"Stop playing the fool and start taking life seriously," frets Fanda's wife, Emilie (Stella Zázvorková), who's busy counting coins to pay for their funerals.
Brodsky, a legendary Czech actor making his final film appearance here (he committed suicide last year, after a debilitating stroke), masterfully creates a character from little details; an ever-furrowed brow, a slightly amused twinkle in his dark eyes, an expression both sunny and a bit worried, as if he's making things up as he goes along. Watch him in the background during a scene in a florist's shop; he absently picks up a flower, holds it over his head like a shower, then quizzically to his ear like a phone. This man, we see, makes his own fun.

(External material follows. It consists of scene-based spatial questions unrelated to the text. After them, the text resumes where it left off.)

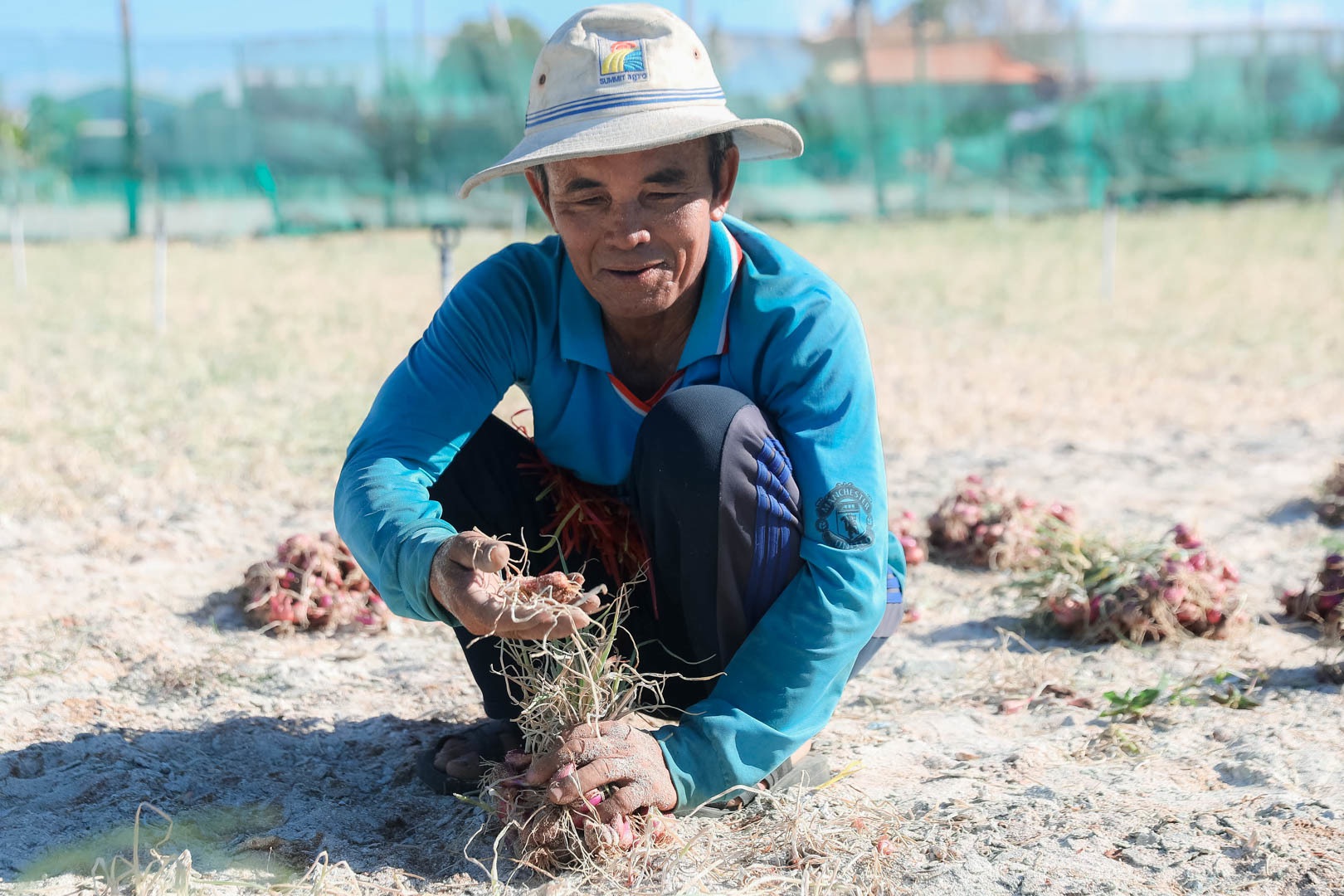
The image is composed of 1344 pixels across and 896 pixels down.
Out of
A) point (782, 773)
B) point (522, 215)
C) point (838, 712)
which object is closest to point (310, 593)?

Director Vladimír Michálek keeps the film moving along neatly, and somewhere along the way pulls off a nifty little prank of his own: He turns "Autumn Spring" into a gentle story of love and kindness. "Good deeds pave the way to heaven," says Fanda, slipping some money (which he can ill afford to lose) under a vase in the home of an ailing friend. And, despite their differences, the bond between Fanda and Emilie is rock-solid; it's clear in the affectionate exasperation in Emilie's gaze, late in the film.
"When I scold him, he says I'm right, and he keeps on doing it," she says, and beneath her nagging tone, you can hear that she likes that just fine.